• [Tugas yang Dikerjakan]:
a) Menurut kutipan dokumen tentang penjadwalan flowshop, ant colony algorithm termasuk jenis algoritma apa?
b) Ulangi tanpa perubahan seluruh bagian kutipan dokumen tentang penjadwalan flowshop, mulai dari "FACULTY OF INDUSTRIAL" sampai dengan "mean tardiness, makespan.".

• [Kutipan Dokumen]:
################
Henry Rahardian S. 25407119
Yunita Hartanto 25408066

JURUSAN TEKNIK INDUSTRI

FACULTY OF INDUSTRIAL TECHNOLOGY

PETRA CHRISTIAN UNIVERSITY

SURABAYA

2011
Penerapan Algoritma Ant Colony Optimization (ACO) untuk Menyelesaikan Penjadwalan Flowshop dengan Tujuan Meminimumkan Makespan

1. Pendahuluan
Penjadwalan adalah proses pengambilan keputusan dimana melibatkan beragam sumber daya, antara lain manusia/pekerja, mesin, material, energy, uang, waktu, ruang, yang tersedia secara terbatas untuk menyelesaikan sekumpulan job dalam jangka waktu tertentu. Tujuan proses penjadwalan tergantung dengan apa yang ingin diminimalisasikan oleh perusahaan, misalnya meminimalkan keterlambatan, mean flow time, mean tardiness, makespan.
Di dalam permasalahan penjadwalan flowshop untuk karakteristik n jobs m machines adalah waktu penyelesaian job yang sangat panjang sehingga efisiensi perusahaan rendah. Laporan ini akan membahas ant colony algorithm, yang merupakan algoritma metaheuristik yang bersifat konstruktif dengan tujuan meminimalisasikan makespan.

2. Ant Colony Algorithm (M’Hallah & Alhajraf, 2008)
################
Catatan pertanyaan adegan
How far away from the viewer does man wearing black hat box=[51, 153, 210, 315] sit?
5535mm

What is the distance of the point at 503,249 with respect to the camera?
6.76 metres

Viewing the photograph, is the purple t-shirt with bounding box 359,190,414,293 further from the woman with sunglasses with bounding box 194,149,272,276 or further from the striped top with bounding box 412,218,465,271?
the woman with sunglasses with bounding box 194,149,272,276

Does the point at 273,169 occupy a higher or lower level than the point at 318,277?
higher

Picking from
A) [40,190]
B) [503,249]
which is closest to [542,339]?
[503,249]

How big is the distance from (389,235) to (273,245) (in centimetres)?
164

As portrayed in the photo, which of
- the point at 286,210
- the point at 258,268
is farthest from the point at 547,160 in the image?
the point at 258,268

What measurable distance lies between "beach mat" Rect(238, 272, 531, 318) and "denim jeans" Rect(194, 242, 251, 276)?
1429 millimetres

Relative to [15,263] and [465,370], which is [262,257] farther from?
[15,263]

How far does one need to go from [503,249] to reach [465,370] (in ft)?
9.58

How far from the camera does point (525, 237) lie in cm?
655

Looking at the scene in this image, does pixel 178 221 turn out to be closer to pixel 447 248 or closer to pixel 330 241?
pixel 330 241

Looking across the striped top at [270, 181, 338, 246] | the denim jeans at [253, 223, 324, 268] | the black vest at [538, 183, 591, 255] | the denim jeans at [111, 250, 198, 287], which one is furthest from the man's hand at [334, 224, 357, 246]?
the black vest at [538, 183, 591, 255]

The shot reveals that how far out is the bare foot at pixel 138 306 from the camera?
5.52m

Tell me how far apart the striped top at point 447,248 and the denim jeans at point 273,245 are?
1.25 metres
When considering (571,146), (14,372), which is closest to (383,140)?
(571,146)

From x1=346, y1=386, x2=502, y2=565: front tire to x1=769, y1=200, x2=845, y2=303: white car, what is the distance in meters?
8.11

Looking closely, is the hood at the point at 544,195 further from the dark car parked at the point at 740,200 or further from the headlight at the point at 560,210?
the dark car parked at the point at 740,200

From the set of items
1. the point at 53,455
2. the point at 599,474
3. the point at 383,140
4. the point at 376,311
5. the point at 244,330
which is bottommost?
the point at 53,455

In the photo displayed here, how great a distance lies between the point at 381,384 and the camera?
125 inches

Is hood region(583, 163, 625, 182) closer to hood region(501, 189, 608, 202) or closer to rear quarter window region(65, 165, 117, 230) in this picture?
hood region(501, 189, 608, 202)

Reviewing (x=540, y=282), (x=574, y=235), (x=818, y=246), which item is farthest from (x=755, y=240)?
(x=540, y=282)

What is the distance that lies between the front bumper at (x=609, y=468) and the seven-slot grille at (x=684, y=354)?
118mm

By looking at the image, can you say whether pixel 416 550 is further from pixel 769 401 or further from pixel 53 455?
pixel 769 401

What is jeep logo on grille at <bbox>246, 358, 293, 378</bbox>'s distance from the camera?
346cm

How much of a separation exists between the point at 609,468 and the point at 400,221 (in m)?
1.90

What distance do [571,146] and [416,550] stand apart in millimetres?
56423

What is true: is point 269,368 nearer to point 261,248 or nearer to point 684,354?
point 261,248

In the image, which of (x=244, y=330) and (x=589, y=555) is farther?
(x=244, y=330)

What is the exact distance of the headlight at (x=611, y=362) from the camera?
################
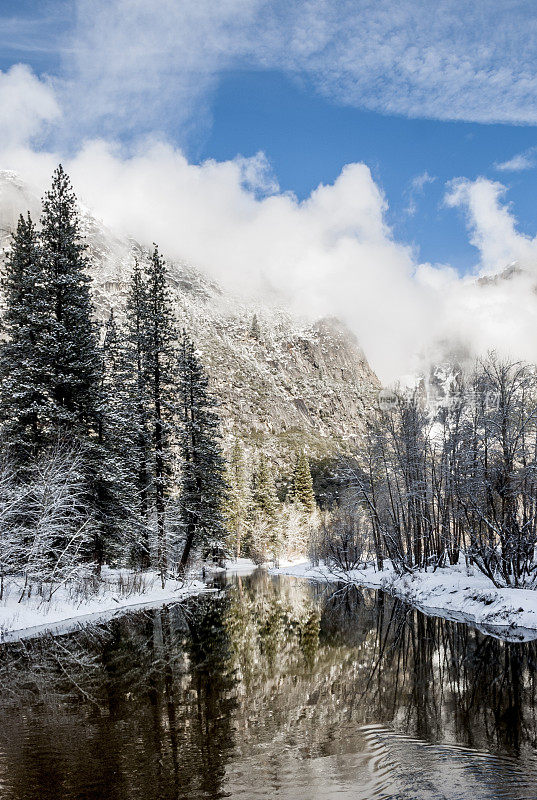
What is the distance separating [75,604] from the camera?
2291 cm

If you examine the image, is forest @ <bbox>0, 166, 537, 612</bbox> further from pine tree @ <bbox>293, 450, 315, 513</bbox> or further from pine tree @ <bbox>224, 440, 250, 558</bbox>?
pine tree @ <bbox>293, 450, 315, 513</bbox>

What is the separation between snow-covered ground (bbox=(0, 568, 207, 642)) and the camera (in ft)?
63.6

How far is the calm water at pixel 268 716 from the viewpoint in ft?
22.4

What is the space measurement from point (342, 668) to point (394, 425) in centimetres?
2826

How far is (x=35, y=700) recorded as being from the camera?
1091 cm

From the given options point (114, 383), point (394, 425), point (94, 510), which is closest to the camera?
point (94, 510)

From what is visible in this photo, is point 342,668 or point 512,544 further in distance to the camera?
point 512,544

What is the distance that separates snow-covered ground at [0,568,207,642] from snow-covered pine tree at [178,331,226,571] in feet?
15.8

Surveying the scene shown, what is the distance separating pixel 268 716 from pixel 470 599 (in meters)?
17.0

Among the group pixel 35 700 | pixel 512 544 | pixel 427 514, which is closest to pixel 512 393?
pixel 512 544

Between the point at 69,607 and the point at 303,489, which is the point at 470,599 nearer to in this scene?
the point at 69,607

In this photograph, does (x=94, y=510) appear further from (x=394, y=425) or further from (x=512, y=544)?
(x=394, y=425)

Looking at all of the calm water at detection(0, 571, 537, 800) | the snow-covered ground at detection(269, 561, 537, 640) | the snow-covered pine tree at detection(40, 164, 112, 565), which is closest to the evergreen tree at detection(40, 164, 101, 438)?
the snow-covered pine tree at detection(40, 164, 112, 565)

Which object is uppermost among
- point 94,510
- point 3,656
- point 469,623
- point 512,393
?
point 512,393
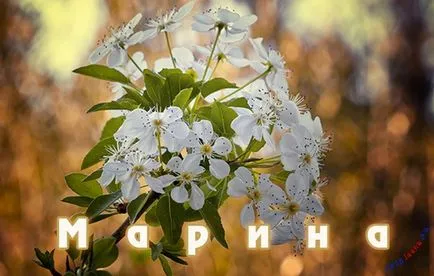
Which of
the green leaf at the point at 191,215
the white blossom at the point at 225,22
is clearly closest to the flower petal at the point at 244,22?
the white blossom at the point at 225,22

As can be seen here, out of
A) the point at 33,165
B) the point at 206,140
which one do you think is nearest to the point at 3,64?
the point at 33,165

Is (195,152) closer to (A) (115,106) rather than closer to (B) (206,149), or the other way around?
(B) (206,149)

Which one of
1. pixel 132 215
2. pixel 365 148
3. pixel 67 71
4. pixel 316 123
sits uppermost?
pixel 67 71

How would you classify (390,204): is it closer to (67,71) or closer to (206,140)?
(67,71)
################
• [Jawaban Tertulis]:
a) Ant colony algorithm adalah algoritma metaheuristik yang bersifat konstruktif.

b)
FACULTY OF INDUSTRIAL TECHNOLOGY

PETRA CHRISTIAN UNIVERSITY

SURABAYA

2011
Penerapan Algoritma Ant Colony Optimization (ACO) untuk Menyelesaikan Penjadwalan Flowshop dengan Tujuan Meminimumkan Makespan

1. Pendahuluan
Penjadwalan adalah proses pengambilan keputusan dimana melibatkan beragam sumber daya, antara lain manusia/pekerja, mesin, material, energy, uang, waktu, ruang, yang tersedia secara terbatas untuk menyelesaikan sekumpulan job dalam jangka waktu tertentu. Tujuan proses penjadwalan tergantung dengan apa yang ingin diminimalisasikan oleh perusahaan, misalnya meminimalkan keterlambatan, mean flow time, mean tardiness, makespan.